#### Study text:
☆ ☆ ☆ ☆

I do have a couple trips planned now that I have been completely vaccinated for over 2 weeks. The most important one is to visit my father in Georgia. Wish me luck on not getting into political conversations/arguements with my sister and her husband. The rest of my family is afraid to disagree with her no matter how much they do. We are also going to head up to Idaho on the other side of the Tetons from Grand Teton National park with some friends.
Idaho scenery is amazing. I’m sure you’ll enjoy that one. I find with some of my family members, if I can just look for what we have in common… We all want to feel respected, for example. Can we agree on that? But changing the subject frequently is imperative with some of them. I learned that trick with my parents.
I can’t imagine a quiet, private soak in warm Epsom salts would be bad for anybody. I’ll give it another try so I’m assessing the experience without the burden of first time anxiety, but it was undeniably pleasant.
There have been a few things I’ve done over the last year in the name of staying sane of which I am not proud. Among other things, there is larkspur blooming in the kitchen, cucumbers in the basement, begonias hanging out in a friend’s greenhouse. There are around 15 flats of seedlings in various stages on the buffet. I am allergic to pollen and potting soil.
My second vaccine is a ways out there. Canada has gone with a 16 week interval between vaccines. I was called up early for my first one, perhaps I will be for my second, as well. And the border is closed to non-essential travel.
Mom is old enough to be considered essential, and that is my first order of business, although I have a list! I would like to spell my sisters with the supervision and spend some time. Her generation used the telephone for death and disasters. Our children are across that border, too, although good with technology. I think they video call to watch the dog… therapy for all of us.
I am encouraged by your lives. Thank you.
Sixteen weeks between doses… I had not heard that. Just waiting a few weeks was hard for me, so badly did I want to feel safe, but oddly, now that I supposedly am “fully vaccinated,” the emotional sense of safety is not kicking in. Maybe a slower roll out would make for a better adjustment.
In any case, there are far worse coping mechanisms than seedlings. I’m doing my annual Big Flower Garden, and I love seeing the yard resume it’s growing season plumage.
I have been making very small moves to push my life out beyond my quarantine borders and have been shocked how hard it has been. The getting there and doing has actually been the easy part, but then I have a post-interaction freakout once I am home. Which makes the next one harder to do in a dreading sense, but makes it very clear that it is necessary to consciously force myself to reacclimatize to a more social life. The Dr. Vivek Murthy book, Together, talks a bit about how isolation changes your neurology (or maybe neuro-chemistry is a better way to say it, I don’t remember) and it is really hard to turn that around and force oneself to interact. I feel like I am living that and I haven’t even had an extreme experience (I live with a husband and 2 kids, and go to work). I’m surprised and not delighted but fairly motivated to push back. Here is where my contrary nature is an asset! I’m taking my daughter to college (first year, talk about a baptism by fire to get back in the social groove! Poor kid, I do think she will love it though) the end of August, and I’m hoping by then I can fly without too much stress. That’s the goal I’m working toward.

☆ ☆ ☆ ☆

Answer these questions from the post-vaccination discussion above:
(a) What interval between vaccine doses has Canada adopted?
(b) Which two things is the person growing about 15 flats of seedlings allergic to?
(c) By the end of August, what does the person taking a daughter to college hope to be able to do?

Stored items
☆ ☆ ☆ ☆

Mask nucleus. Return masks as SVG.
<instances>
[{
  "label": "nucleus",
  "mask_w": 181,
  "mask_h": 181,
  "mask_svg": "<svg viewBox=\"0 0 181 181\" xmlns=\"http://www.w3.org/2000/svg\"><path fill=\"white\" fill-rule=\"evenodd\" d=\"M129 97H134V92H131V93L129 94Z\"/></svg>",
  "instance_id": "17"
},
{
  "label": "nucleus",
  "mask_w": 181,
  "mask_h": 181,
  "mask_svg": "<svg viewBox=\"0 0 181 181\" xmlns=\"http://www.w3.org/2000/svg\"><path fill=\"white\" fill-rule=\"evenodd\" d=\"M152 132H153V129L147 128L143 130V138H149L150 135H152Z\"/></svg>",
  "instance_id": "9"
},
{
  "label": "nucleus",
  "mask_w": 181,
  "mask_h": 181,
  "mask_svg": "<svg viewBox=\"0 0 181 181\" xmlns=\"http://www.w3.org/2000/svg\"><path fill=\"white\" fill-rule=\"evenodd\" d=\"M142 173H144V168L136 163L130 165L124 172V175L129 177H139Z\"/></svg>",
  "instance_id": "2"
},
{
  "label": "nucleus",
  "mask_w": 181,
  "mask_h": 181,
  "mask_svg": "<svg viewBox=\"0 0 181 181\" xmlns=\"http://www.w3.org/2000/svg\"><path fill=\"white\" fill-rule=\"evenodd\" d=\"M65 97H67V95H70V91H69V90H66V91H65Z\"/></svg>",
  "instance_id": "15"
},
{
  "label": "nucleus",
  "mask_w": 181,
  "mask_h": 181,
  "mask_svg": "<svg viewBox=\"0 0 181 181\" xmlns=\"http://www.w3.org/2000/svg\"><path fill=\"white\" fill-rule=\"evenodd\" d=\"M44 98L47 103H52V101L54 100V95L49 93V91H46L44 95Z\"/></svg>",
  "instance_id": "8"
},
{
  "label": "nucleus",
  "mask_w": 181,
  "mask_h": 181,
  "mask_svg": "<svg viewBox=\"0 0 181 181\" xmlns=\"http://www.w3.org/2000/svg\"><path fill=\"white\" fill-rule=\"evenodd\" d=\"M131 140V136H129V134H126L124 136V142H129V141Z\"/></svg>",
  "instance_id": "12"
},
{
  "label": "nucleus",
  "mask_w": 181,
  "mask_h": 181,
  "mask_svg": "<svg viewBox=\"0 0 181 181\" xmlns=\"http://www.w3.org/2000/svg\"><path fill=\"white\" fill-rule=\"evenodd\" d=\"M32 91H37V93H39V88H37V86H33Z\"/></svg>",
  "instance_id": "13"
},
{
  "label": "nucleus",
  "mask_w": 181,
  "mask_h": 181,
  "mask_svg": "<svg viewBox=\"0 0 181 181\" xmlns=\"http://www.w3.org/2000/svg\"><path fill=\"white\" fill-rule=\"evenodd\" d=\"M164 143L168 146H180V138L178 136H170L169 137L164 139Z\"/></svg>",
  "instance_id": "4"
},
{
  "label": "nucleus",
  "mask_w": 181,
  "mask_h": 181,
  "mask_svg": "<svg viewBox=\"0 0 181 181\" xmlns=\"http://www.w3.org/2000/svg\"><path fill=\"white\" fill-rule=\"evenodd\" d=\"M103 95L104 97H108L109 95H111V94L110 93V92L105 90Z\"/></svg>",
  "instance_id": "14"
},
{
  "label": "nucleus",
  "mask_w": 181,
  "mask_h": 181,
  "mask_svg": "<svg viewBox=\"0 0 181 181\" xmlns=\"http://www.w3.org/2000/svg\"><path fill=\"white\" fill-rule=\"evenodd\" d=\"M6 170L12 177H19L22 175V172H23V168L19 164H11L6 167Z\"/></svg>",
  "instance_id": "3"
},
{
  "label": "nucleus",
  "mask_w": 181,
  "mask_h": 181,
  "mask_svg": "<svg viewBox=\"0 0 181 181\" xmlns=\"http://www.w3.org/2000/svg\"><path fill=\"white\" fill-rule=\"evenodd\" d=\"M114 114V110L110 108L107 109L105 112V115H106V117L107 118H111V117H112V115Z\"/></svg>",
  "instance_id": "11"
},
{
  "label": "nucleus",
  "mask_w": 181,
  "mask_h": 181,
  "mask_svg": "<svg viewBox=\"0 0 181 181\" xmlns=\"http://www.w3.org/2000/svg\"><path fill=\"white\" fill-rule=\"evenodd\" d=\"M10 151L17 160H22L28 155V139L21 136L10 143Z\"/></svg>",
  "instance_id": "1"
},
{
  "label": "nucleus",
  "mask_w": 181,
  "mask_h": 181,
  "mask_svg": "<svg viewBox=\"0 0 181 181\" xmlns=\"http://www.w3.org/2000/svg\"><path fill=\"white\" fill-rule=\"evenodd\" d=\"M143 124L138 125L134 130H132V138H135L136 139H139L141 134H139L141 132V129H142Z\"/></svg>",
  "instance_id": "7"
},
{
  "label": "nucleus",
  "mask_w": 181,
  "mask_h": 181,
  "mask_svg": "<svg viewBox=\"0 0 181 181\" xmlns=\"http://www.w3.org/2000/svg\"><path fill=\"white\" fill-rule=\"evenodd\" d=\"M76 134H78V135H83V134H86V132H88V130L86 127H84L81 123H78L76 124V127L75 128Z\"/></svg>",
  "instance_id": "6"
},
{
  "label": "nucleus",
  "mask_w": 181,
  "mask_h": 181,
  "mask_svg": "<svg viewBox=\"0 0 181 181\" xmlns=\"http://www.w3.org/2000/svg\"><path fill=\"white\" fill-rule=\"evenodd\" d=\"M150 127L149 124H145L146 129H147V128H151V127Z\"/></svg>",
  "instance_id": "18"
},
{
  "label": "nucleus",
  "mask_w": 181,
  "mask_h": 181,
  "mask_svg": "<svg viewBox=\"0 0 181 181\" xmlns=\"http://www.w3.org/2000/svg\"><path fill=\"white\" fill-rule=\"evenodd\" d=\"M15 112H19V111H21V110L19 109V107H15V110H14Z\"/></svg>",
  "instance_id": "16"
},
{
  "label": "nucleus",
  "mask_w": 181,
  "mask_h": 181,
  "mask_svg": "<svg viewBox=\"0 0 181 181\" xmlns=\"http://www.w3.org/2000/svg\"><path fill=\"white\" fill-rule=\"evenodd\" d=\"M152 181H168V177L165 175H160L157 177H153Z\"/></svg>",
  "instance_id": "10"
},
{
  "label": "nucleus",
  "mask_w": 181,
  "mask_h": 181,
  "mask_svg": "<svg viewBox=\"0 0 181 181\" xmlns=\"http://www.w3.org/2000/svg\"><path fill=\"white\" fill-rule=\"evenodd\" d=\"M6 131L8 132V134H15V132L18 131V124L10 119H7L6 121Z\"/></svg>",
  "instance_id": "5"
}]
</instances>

☆ ☆ ☆ ☆

#### Response:
(a) A 16-week interval.
(b) Pollen and potting soil.
(c) Fly without too much stress.